Revisiting Data Attribution for Influence Functions
This work addresses the problem of understanding model behavior for researchers and practitioners, but it is incremental as it focuses on reviewing and evaluating existing methods rather than introducing new ones.
The paper reviews the use of influence functions for data attribution in deep learning, aiming to trace model predictions back to training data to identify influential samples and enhance interpretability, data debugging, and accountability.
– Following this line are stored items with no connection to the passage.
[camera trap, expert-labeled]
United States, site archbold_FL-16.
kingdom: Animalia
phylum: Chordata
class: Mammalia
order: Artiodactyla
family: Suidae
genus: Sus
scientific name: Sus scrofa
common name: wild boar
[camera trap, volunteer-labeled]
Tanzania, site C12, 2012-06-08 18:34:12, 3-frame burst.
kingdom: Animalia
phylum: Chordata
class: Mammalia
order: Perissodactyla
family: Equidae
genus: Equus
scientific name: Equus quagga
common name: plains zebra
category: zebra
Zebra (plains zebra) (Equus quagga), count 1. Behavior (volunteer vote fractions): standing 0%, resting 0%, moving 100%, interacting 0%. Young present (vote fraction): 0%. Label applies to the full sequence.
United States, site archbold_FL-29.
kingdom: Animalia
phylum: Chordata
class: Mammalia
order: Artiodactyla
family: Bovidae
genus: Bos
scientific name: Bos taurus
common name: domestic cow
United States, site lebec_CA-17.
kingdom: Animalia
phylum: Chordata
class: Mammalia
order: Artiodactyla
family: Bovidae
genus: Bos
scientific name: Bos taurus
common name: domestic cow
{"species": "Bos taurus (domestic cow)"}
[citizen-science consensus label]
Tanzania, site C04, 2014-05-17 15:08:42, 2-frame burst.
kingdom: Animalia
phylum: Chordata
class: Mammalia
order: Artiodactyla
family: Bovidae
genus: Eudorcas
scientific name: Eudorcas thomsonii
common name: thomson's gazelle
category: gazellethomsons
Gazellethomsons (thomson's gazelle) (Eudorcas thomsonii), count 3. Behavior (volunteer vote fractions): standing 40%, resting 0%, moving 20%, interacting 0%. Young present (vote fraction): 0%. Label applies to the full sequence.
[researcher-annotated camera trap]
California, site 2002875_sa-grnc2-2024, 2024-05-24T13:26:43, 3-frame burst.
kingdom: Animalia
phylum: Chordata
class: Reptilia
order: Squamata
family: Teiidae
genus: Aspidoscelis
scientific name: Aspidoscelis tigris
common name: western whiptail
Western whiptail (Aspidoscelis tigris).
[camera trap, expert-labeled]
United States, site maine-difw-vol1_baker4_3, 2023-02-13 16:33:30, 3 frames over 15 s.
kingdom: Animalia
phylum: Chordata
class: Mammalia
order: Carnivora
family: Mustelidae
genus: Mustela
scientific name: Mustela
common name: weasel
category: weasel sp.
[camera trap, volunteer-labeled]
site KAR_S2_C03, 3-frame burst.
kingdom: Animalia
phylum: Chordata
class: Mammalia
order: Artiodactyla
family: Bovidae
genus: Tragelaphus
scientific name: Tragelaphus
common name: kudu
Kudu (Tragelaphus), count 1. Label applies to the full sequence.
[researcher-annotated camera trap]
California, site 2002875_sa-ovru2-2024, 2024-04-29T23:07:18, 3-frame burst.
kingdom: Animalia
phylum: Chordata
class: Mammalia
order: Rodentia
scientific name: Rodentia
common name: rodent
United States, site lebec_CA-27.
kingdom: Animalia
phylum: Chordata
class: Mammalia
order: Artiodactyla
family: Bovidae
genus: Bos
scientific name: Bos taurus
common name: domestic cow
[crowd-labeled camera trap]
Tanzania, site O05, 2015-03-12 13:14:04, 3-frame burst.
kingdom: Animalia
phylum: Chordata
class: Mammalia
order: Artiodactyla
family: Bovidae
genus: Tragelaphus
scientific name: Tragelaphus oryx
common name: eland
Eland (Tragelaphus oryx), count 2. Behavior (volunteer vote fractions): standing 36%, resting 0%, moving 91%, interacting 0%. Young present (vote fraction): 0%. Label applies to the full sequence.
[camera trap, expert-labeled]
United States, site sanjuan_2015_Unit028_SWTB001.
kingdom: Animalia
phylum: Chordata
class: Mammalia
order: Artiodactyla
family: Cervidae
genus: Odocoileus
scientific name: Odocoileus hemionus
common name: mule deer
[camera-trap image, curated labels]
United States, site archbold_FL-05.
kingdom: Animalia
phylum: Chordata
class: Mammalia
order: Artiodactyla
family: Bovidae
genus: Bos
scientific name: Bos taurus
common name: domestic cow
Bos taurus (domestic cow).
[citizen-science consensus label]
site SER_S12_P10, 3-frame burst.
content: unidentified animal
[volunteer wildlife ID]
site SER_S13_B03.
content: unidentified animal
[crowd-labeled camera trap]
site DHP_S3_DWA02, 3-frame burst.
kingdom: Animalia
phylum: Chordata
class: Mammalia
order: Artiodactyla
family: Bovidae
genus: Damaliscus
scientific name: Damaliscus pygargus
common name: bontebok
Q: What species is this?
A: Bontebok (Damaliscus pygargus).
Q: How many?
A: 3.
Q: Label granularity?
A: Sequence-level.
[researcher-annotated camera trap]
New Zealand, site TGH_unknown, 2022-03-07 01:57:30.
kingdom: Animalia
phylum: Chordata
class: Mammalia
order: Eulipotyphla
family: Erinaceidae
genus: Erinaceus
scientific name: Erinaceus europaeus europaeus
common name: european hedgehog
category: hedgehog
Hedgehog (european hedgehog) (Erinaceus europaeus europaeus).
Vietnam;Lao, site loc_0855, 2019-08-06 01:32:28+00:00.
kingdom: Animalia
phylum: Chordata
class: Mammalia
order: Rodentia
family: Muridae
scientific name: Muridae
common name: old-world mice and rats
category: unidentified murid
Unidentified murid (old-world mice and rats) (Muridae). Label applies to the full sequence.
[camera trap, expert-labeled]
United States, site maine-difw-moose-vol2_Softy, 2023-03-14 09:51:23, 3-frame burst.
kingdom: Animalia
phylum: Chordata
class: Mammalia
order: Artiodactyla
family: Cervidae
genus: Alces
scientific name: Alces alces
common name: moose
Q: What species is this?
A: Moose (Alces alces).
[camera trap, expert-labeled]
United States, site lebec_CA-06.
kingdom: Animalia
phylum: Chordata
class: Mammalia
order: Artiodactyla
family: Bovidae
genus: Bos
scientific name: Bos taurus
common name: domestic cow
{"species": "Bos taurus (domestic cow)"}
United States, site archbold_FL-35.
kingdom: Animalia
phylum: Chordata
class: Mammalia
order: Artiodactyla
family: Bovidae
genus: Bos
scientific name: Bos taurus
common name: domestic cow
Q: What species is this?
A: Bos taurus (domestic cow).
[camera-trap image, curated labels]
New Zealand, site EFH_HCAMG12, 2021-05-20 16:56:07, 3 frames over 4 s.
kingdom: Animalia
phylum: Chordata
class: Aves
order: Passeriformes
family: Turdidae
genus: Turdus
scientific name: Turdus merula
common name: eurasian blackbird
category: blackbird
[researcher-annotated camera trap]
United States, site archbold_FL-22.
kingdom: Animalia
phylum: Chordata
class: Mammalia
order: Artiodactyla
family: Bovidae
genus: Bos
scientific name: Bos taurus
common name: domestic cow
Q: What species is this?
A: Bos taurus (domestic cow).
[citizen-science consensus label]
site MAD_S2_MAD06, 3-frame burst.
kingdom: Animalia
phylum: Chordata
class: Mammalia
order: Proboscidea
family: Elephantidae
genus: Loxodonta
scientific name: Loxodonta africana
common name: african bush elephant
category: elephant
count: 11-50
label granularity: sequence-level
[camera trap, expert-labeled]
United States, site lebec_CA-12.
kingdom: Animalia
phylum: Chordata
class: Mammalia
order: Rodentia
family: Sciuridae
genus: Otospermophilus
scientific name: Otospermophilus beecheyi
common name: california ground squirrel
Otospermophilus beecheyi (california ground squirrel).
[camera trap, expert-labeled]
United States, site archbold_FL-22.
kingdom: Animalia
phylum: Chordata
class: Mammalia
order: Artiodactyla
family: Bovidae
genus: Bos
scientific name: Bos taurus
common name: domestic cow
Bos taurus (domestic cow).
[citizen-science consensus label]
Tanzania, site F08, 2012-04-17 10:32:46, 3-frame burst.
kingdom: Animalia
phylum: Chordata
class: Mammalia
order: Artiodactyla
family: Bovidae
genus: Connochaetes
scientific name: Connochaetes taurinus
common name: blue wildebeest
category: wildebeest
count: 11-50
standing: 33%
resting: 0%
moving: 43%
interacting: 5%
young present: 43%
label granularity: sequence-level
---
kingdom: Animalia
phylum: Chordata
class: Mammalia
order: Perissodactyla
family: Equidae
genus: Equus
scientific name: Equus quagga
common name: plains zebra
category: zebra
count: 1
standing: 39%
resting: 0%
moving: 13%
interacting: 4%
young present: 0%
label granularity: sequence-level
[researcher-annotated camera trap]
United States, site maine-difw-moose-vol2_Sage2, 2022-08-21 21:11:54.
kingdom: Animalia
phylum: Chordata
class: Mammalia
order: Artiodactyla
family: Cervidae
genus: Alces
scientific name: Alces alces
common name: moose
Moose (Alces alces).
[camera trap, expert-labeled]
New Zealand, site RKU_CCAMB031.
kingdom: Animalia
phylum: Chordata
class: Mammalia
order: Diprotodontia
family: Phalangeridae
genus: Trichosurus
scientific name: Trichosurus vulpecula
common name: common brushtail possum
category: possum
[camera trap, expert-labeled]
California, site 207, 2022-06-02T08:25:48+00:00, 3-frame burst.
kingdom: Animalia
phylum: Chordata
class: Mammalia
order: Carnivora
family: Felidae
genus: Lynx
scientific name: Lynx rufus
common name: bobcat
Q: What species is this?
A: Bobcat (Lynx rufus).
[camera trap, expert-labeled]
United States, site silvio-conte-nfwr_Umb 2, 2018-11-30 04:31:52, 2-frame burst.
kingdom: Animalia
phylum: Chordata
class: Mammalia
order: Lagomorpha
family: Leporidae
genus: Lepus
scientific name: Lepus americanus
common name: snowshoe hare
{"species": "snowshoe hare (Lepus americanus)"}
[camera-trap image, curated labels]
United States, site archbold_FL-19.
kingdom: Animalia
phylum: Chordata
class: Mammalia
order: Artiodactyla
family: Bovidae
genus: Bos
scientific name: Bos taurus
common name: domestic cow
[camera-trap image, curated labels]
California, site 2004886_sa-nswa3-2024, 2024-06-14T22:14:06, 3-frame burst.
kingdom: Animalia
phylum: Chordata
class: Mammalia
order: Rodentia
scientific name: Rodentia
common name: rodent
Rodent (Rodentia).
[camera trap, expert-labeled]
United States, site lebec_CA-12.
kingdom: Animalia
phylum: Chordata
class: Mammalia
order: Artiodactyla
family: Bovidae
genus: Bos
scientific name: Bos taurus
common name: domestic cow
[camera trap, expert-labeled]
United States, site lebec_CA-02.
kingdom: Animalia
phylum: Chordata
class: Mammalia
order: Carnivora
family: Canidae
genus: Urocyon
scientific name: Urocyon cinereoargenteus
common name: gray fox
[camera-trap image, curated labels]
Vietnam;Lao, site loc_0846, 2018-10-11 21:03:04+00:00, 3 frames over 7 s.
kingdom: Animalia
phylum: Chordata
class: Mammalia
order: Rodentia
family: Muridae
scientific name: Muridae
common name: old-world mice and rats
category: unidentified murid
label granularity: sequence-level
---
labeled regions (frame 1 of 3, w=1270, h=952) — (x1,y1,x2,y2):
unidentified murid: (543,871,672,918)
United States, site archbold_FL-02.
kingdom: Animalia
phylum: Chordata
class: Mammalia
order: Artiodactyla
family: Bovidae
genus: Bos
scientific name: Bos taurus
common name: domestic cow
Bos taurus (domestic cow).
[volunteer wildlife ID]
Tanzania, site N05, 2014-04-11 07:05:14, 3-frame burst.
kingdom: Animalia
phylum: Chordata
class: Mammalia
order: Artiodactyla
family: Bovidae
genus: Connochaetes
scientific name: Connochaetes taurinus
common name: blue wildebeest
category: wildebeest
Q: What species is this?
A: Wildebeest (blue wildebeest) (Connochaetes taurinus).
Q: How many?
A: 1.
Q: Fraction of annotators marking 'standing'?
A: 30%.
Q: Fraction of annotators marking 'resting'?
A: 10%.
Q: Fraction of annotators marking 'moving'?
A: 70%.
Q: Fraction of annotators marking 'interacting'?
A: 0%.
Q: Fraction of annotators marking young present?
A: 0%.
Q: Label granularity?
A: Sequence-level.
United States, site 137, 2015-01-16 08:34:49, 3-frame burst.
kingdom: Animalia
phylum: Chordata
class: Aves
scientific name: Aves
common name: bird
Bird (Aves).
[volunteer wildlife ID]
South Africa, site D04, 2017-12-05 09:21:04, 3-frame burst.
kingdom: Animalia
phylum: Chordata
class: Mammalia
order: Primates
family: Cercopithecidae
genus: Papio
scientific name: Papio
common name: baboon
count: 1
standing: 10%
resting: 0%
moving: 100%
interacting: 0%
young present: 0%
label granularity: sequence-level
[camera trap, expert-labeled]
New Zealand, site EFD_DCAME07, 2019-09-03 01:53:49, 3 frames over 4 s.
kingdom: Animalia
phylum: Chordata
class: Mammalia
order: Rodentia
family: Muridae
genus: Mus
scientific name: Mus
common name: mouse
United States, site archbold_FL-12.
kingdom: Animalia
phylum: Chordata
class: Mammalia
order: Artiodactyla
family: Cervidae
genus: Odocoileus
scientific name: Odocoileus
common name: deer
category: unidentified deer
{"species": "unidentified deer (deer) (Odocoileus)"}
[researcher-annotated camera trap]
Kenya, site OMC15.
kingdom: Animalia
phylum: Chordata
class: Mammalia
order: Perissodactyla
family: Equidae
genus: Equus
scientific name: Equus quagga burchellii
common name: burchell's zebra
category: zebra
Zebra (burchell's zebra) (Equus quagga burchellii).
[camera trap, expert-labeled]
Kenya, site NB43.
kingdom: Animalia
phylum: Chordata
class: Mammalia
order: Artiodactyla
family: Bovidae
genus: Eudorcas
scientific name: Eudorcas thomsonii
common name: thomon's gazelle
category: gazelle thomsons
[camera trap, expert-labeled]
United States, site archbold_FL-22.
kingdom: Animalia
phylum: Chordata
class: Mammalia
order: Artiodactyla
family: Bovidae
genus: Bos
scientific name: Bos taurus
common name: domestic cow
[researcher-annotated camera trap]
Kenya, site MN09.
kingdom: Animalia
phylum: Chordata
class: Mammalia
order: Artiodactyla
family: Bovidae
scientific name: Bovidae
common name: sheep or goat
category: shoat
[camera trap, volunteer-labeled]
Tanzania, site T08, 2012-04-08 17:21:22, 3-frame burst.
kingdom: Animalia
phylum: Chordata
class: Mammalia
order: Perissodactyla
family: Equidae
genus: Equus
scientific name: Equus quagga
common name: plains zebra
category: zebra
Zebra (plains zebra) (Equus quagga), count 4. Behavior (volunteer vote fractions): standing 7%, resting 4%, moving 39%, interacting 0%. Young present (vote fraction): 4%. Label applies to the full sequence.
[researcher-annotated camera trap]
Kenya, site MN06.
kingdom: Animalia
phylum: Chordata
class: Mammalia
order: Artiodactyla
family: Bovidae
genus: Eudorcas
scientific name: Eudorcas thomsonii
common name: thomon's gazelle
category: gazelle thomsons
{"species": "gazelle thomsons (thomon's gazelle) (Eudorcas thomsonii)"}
The goal of data attribution is to trace the model's predictions through the learning algorithm and back to its training data. thereby identifying the most influential training samples and understanding how the model's behavior leads to particular predictions. Understanding how individual training examples influence a model's predictions is fundamental for machine learning interpretability, data debugging, and model accountability. Influence functions, originating from robust statistics, offer an efficient, first-order approximation to estimate the impact of marginally upweighting or removing a data point on a model's learned parameters and its subsequent predictions, without the need for expensive retraining. This paper comprehensively reviews the data attribution capability of influence functions in deep learning. We discuss their theoretical foundations, recent algorithmic advances for efficient inverse-Hessian-vector product estimation, and evaluate their effectiveness for data attribution and mislabel detection. Finally, highlighting current challenges and promising directions for unleashing the huge potential of influence functions in large-scale, real-world deep learning scenarios.